Published onChildren's View
Beth Henry, BSN, CPN, has spent 28 years as a CHOP nurse, caring for patients in the pediatric intensive care, perianesthesia and radiation oncology units. She’s an experienced, knowledgeable clinician, but because of her time in the Community Nursing Advocacy Fellowship (CNAF), she has a new perspective on how families’ home situations impact their children’s health.
Thanks to the generosity of the 1675 Foundation and its president, Carol Elizabeth Ware, every year 10 CHOP nurses are selected to step out of their day-to-day roles and spend 12 hours a month working as CNAF fellows in West Philadelphia and beyond. The program, now in its 10th year, begins with group visits to local nonprofits, shelters, schools and family court. Then each nurse draws on that experience to develop and carry out a project benefiting the community.
Nurses who spend their careers caring for seriously ill children in the Hospital often welcome the opportunity to help healthy kids stay that way. Educating families about wellness issues — nutrition, exercise, safety — are frequent themes for CNAF projects. The fellows are active in hands-on ways, and venues have ranged from homeless shelters to elementary schools to a neighborhood bike shop. Fellows have trained parents in CPR, served as mentors to the Future Nurses Club at local high schools and taught teens how to stay safe while having fun on prom night.

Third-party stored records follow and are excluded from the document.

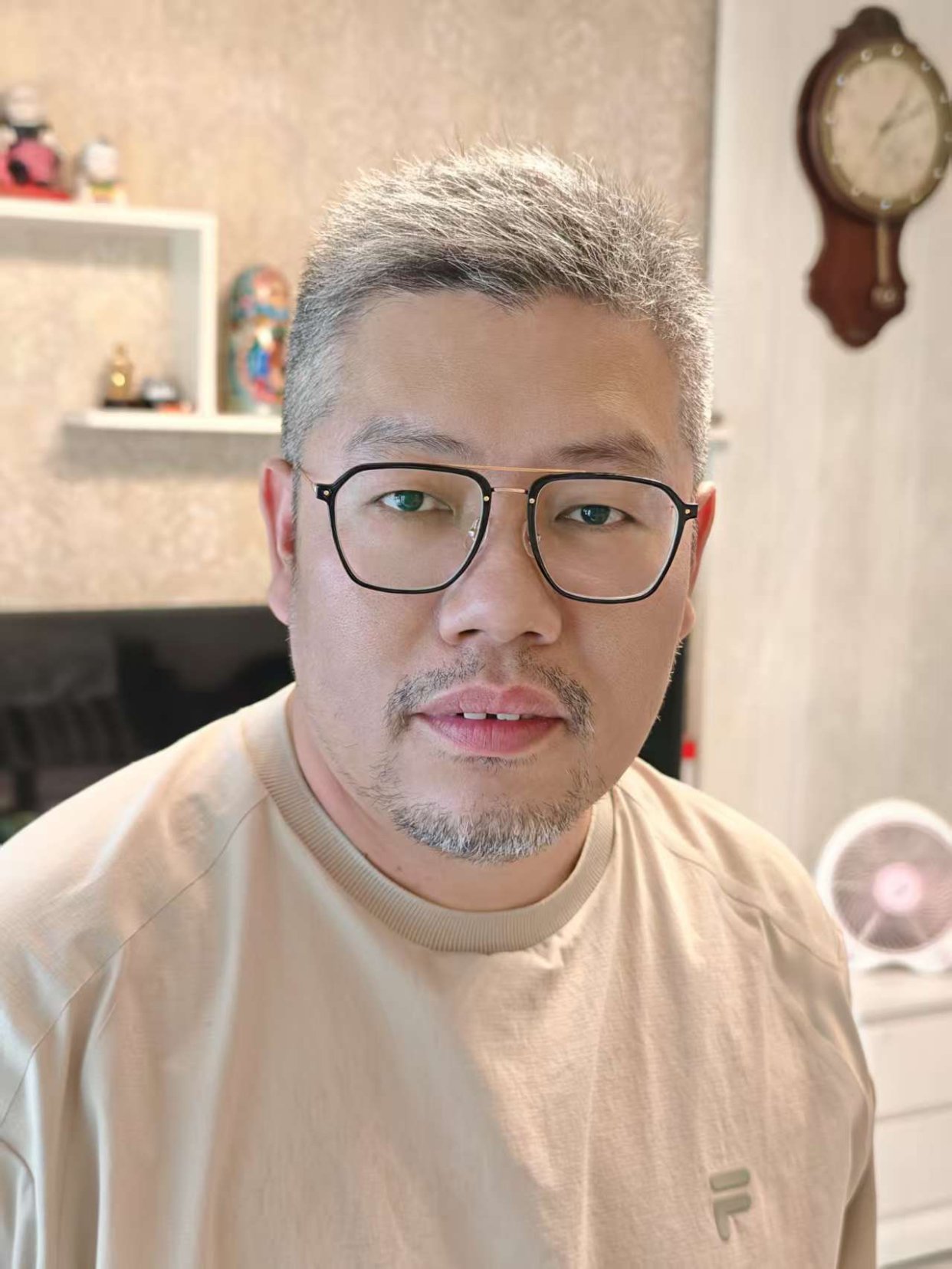 刘畅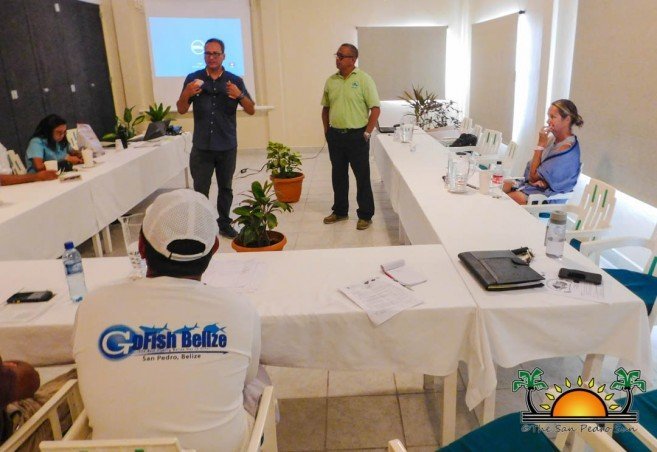 Hol-Chan-hosts-Climate-Change-Workshop-4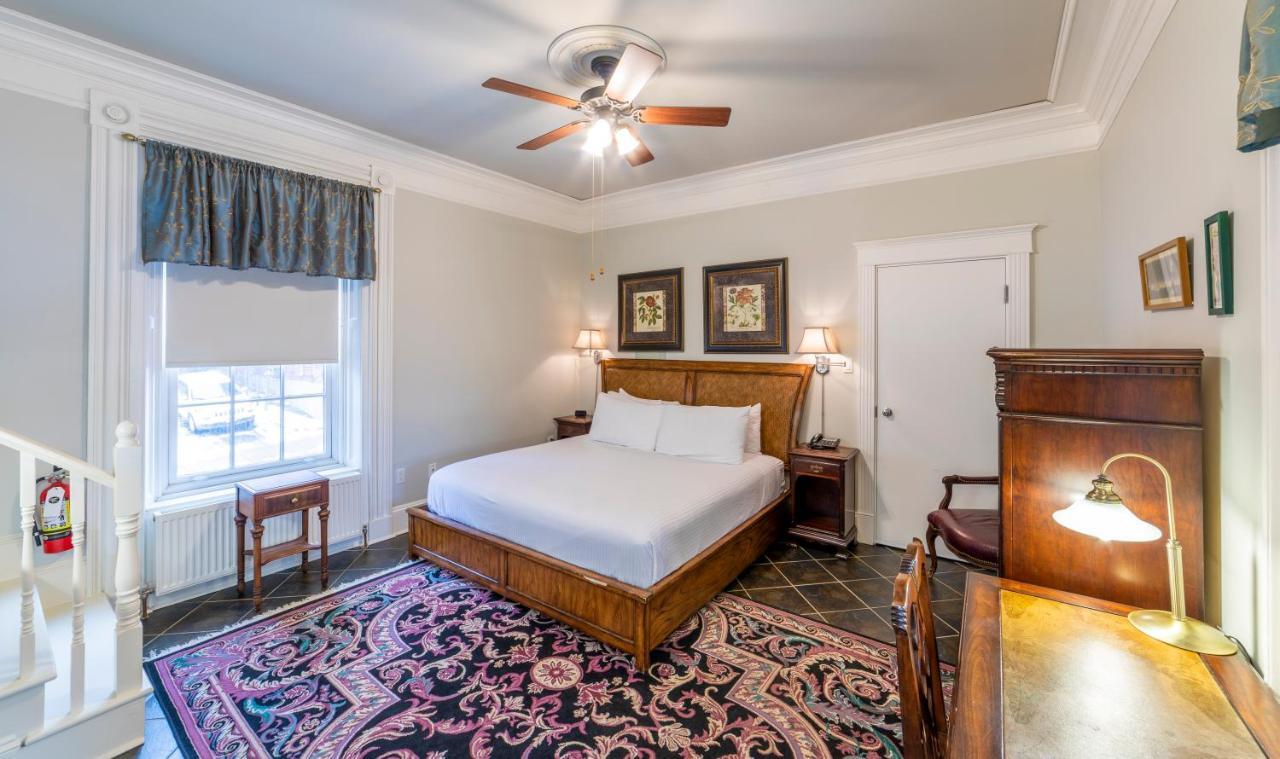 Chipman Hill Suites - Union Street Saint John Εξωτερικό φωτογραφία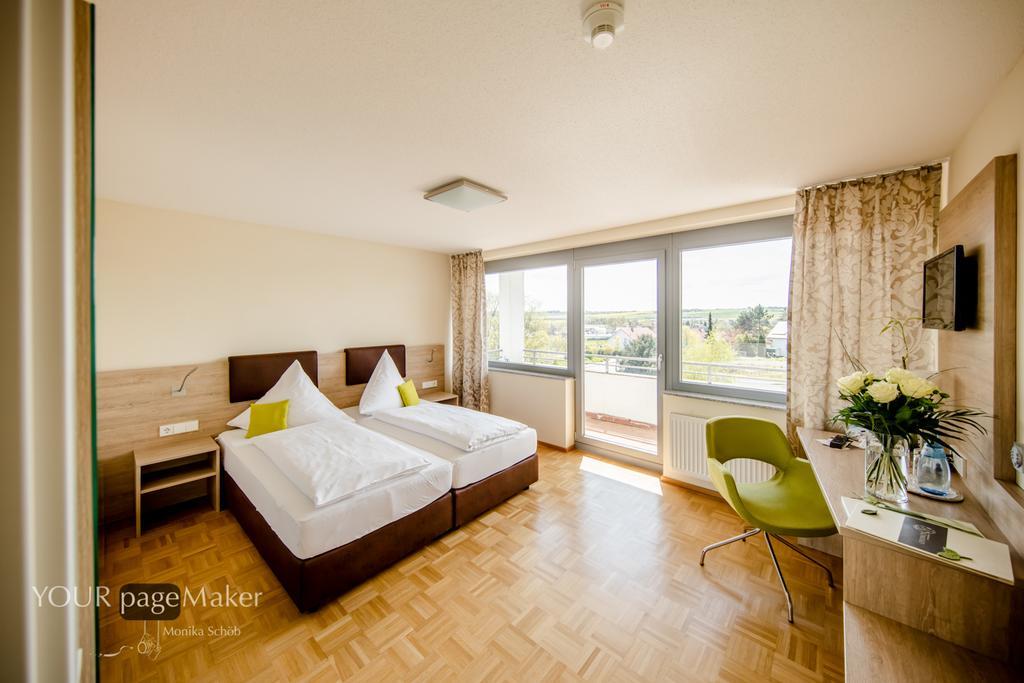 Hotel Herrenberg Luaran gambar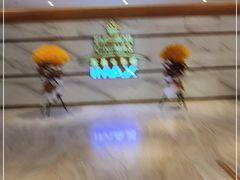 -英皇电影城(英皇集团中心IMAX店)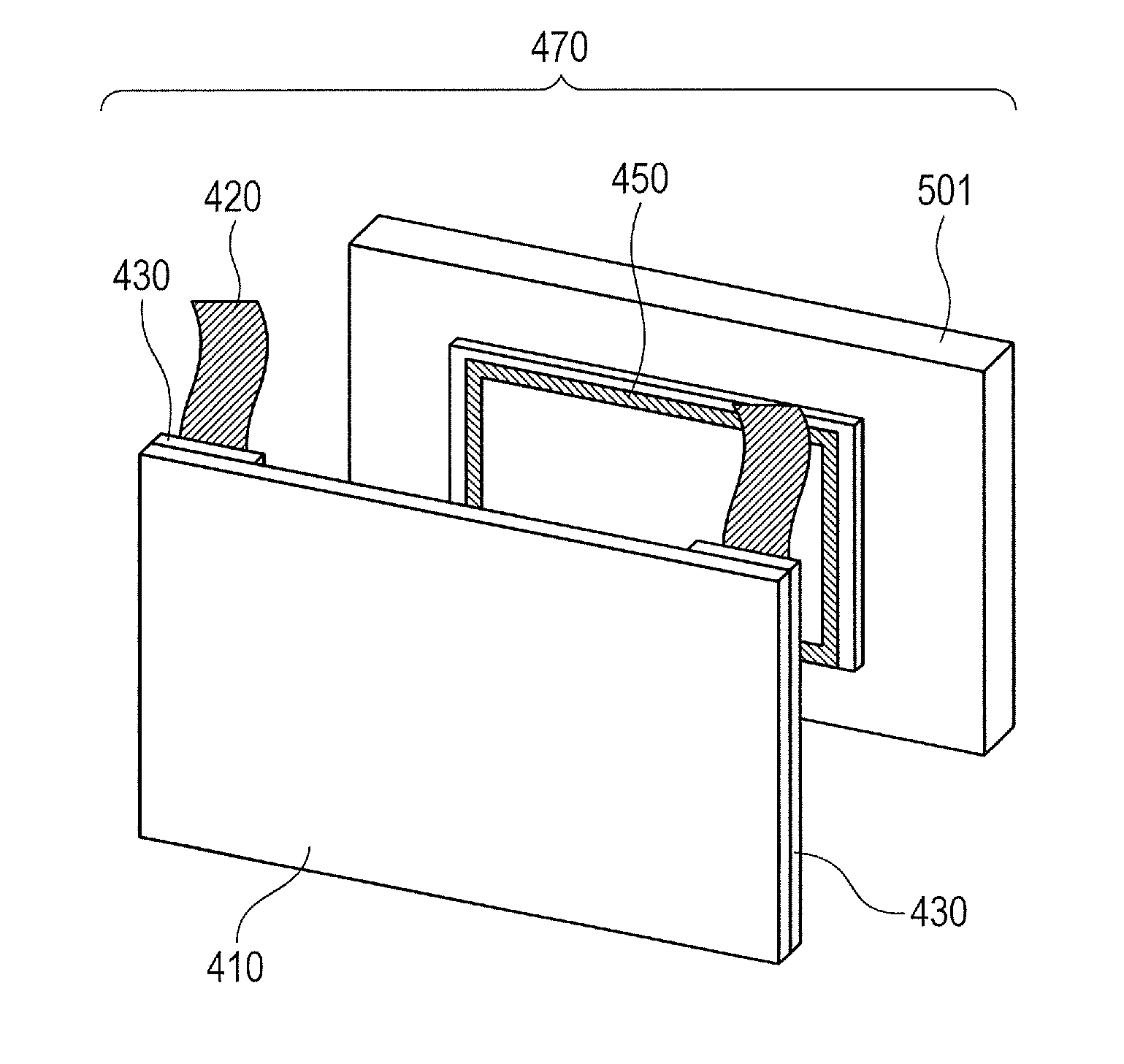 Dust removing device and imaging device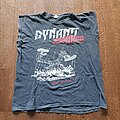 Dynamo Open Air - TShirt or Longsleeve - Dynamo Open Air 88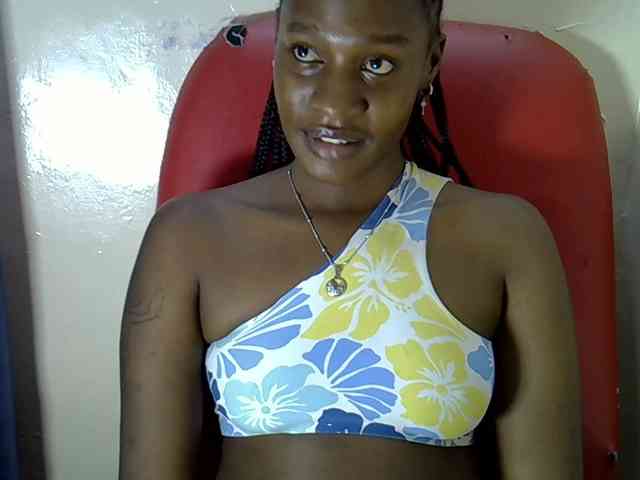 Nyangisexy1 webcam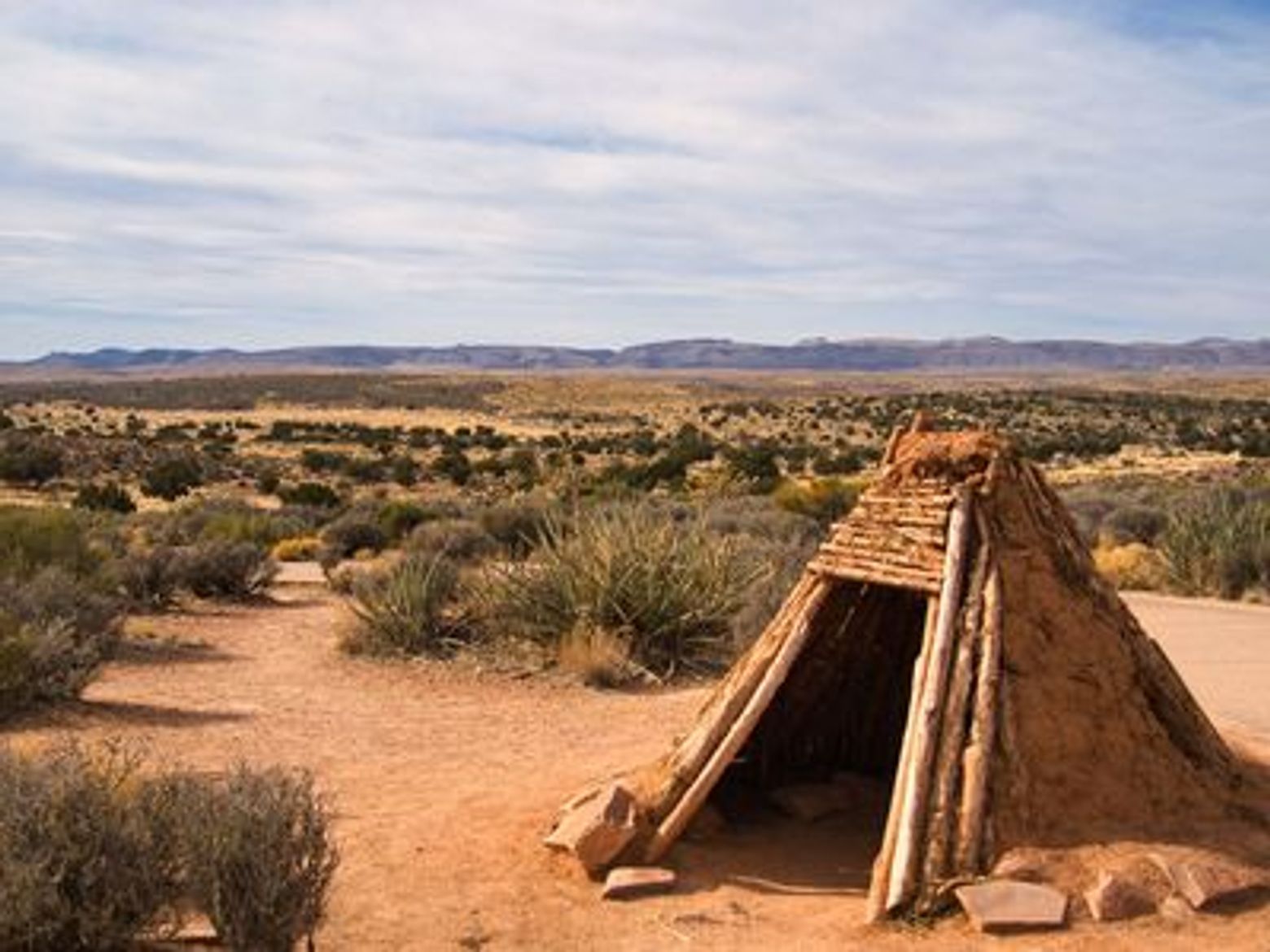 Las Vegas: Self-Driving & Hiking Audio Tour to Hoover Dam & Grand Canyon - photo 4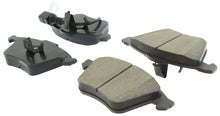 Load image into Gallery viewer, StopTech Performance 08-09 VW Golf R/Golf R32 / 06-09 Passat (Exc Syncro) Front Brake Pads
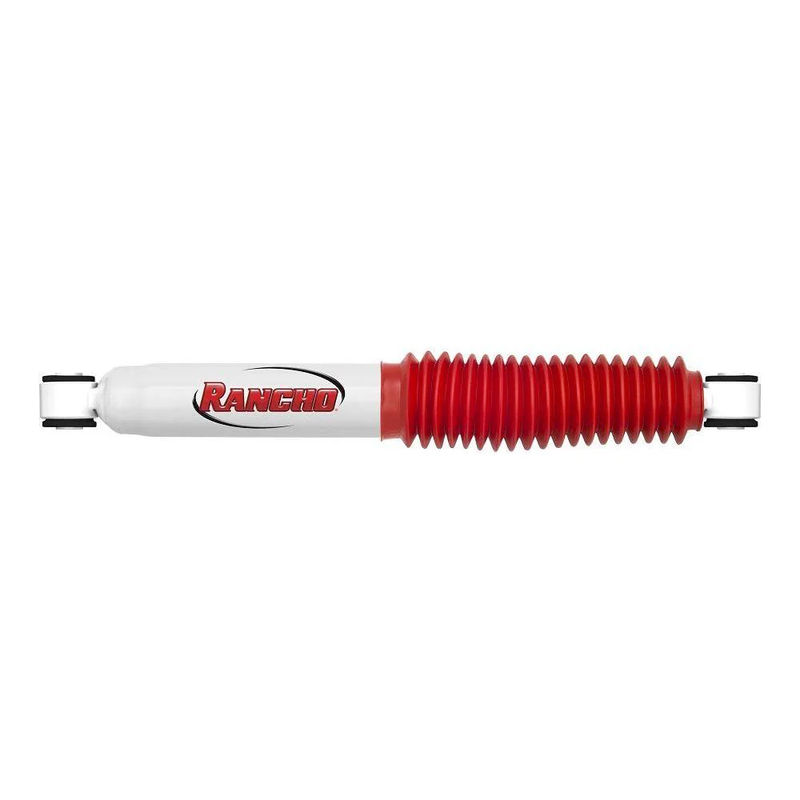 Rancho RS5000 Steering Stabilizer, 2001-2010 LB7/LLY/LBZ/LMM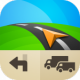 Cover Image of Sygic Truck GPS Navigation & Maps MOD APK 22.5.2 (Unlocked)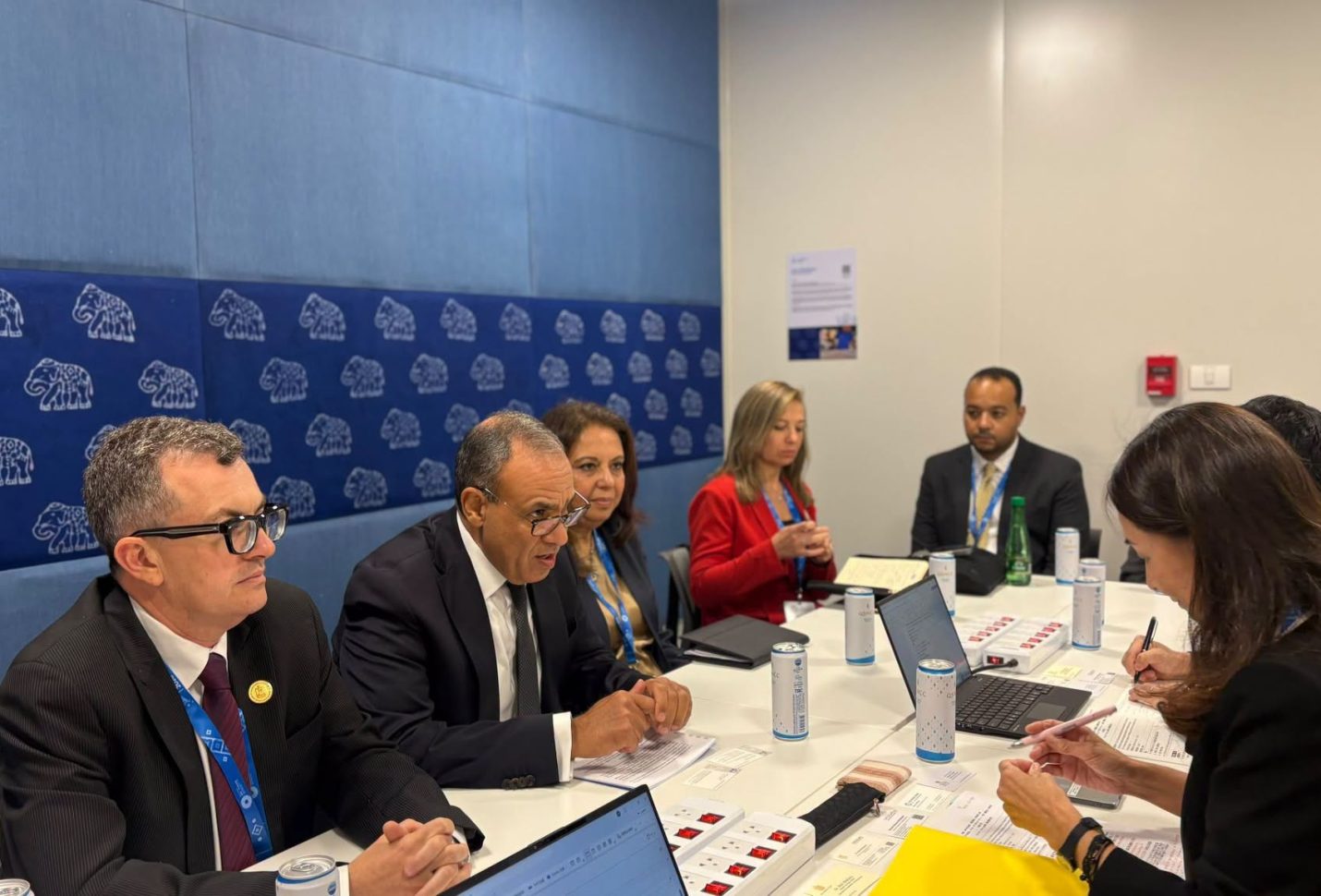 وزيرا التخطيط والخارجية يبحثان مع «جايكا» تعزيز التعاون الاقتصادي وجذب الاستثمارات اليابانية إلى مصر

One recent fellow handled the research component of a new martial arts program at a West Philadelphia homeless shelter; two others headed up the Road to Safety project, teaching approximately 500 children in 15 West Philadelphia summer camps about bike, water, sun, pedestrian, playground and helmet safety — plus educating nearly 1,000 camp staff on first aid. Several projects have proven so popular that they became ongoing programs.
“It requires more creativity and flexibility to treat patients outside the walls of CHOP,” says Sally Poliwoda, BSN, RN, who has been CNAF coordinator the past seven years. “The rewards are different, too. Our fellows make a real contribution to the health and wellness of those they help and in turn bring a new sense of empathy to their Hospital roles.”
“Every experience was an adventure,” says Henry, whose CNAF project promoted exercise among mothers and their children at a West Philadelphia shelter. “It taught me to think about families and their circumstances in a whole new way. It helped me be a better nurse.”